ACTION ITEM
However many lines the data holds, transcribe them all exactly.

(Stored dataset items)
-- Opening Marker --

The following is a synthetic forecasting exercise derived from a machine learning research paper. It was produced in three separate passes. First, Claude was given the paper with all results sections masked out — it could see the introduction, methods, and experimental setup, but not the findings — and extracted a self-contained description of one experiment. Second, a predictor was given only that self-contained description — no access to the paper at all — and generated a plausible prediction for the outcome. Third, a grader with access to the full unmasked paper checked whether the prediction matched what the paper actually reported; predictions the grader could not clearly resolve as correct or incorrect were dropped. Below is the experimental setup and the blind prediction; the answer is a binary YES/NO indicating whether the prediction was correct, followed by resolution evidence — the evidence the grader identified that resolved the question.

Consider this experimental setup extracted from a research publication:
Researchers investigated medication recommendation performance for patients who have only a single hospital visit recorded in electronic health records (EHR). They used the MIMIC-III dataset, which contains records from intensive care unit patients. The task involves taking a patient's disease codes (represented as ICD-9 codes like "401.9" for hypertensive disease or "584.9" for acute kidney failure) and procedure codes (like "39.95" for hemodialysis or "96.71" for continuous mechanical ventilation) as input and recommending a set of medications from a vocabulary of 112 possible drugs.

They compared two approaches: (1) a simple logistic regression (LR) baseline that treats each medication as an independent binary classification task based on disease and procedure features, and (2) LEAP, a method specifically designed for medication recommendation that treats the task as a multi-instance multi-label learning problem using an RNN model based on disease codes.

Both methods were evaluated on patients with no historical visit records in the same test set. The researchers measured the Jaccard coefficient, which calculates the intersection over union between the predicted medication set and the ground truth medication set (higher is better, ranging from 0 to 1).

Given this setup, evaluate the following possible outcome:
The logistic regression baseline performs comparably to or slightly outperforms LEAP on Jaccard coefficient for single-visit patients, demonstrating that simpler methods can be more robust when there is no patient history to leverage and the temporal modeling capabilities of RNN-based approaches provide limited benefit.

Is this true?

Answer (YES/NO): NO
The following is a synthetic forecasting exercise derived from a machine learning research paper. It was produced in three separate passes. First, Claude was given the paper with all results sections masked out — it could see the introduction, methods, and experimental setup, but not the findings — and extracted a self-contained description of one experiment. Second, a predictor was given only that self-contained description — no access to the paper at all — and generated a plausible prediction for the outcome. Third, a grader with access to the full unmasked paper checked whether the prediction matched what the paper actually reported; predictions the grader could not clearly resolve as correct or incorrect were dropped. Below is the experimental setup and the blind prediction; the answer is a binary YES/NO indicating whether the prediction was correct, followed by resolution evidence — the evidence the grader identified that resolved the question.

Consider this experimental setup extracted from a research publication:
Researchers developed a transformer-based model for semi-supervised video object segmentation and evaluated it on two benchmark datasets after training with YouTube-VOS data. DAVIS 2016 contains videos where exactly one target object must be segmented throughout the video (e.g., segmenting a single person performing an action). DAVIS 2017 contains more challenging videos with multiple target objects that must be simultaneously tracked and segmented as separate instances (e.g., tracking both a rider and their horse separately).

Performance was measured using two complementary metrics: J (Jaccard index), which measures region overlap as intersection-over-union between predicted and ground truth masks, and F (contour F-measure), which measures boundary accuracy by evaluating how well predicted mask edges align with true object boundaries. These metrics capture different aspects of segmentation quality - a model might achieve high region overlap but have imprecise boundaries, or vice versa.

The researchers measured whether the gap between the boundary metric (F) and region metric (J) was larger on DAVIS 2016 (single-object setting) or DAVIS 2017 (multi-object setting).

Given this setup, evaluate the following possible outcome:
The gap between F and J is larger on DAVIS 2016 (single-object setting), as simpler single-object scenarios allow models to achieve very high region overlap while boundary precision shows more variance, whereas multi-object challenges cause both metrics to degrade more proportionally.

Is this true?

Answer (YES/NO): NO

-- Closing Marker --

WRITTEN REPLY
The following is a synthetic forecasting exercise derived from a machine learning research paper. It was produced in three separate passes. First, Claude was given the paper with all results sections masked out — it could see the introduction, methods, and experimental setup, but not the findings — and extracted a self-contained description of one experiment. Second, a predictor was given only that self-contained description — no access to the paper at all — and generated a plausible prediction for the outcome. Third, a grader with access to the full unmasked paper checked whether the prediction matched what the paper actually reported; predictions the grader could not clearly resolve as correct or incorrect were dropped. Below is the experimental setup and the blind prediction; the answer is a binary YES/NO indicating whether the prediction was correct, followed by resolution evidence — the evidence the grader identified that resolved the question.

Consider this experimental setup extracted from a research publication:
Researchers investigated medication recommendation performance for patients who have only a single hospital visit recorded in electronic health records (EHR). They used the MIMIC-III dataset, which contains records from intensive care unit patients. The task involves taking a patient's disease codes (represented as ICD-9 codes like "401.9" for hypertensive disease or "584.9" for acute kidney failure) and procedure codes (like "39.95" for hemodialysis or "96.71" for continuous mechanical ventilation) as input and recommending a set of medications from a vocabulary of 112 possible drugs.

They compared two approaches: (1) a simple logistic regression (LR) baseline that treats each medication as an independent binary classification task based on disease and procedure features, and (2) LEAP, a method specifically designed for medication recommendation that treats the task as a multi-instance multi-label learning problem using an RNN model based on disease codes.

Both methods were evaluated on patients with no historical visit records in the same test set. The researchers measured the Jaccard coefficient, which calculates the intersection over union between the predicted medication set and the ground truth medication set (higher is better, ranging from 0 to 1).

Given this setup, evaluate the following possible outcome:
The logistic regression baseline performs comparably to or slightly outperforms LEAP on Jaccard coefficient for single-visit patients, demonstrating that simpler methods can be more robust when there is no patient history to leverage and the temporal modeling capabilities of RNN-based approaches provide limited benefit.

Is this true?

Answer (YES/NO): NO
The following is a synthetic forecasting exercise derived from a machine learning research paper. It was produced in three separate passes. First, Claude was given the paper with all results sections masked out — it could see the introduction, methods, and experimental setup, but not the findings — and extracted a self-contained description of one experiment. Second, a predictor was given only that self-contained description — no access to the paper at all — and generated a plausible prediction for the outcome. Third, a grader with access to the full unmasked paper checked whether the prediction matched what the paper actually reported; predictions the grader could not clearly resolve as correct or incorrect were dropped. Below is the experimental setup and the blind prediction; the answer is a binary YES/NO indicating whether the prediction was correct, followed by resolution evidence — the evidence the grader identified that resolved the question.

Consider this experimental setup extracted from a research publication:
Researchers developed a transformer-based model for semi-supervised video object segmentation and evaluated it on two benchmark datasets after training with YouTube-VOS data. DAVIS 2016 contains videos where exactly one target object must be segmented throughout the video (e.g., segmenting a single person performing an action). DAVIS 2017 contains more challenging videos with multiple target objects that must be simultaneously tracked and segmented as separate instances (e.g., tracking both a rider and their horse separately).

Performance was measured using two complementary metrics: J (Jaccard index), which measures region overlap as intersection-over-union between predicted and ground truth masks, and F (contour F-measure), which measures boundary accuracy by evaluating how well predicted mask edges align with true object boundaries. These metrics capture different aspects of segmentation quality - a model might achieve high region overlap but have imprecise boundaries, or vice versa.

The researchers measured whether the gap between the boundary metric (F) and region metric (J) was larger on DAVIS 2016 (single-object setting) or DAVIS 2017 (multi-object setting).

Given this setup, evaluate the following possible outcome:
The gap between F and J is larger on DAVIS 2016 (single-object setting), as simpler single-object scenarios allow models to achieve very high region overlap while boundary precision shows more variance, whereas multi-object challenges cause both metrics to degrade more proportionally.

Is this true?

Answer (YES/NO): NO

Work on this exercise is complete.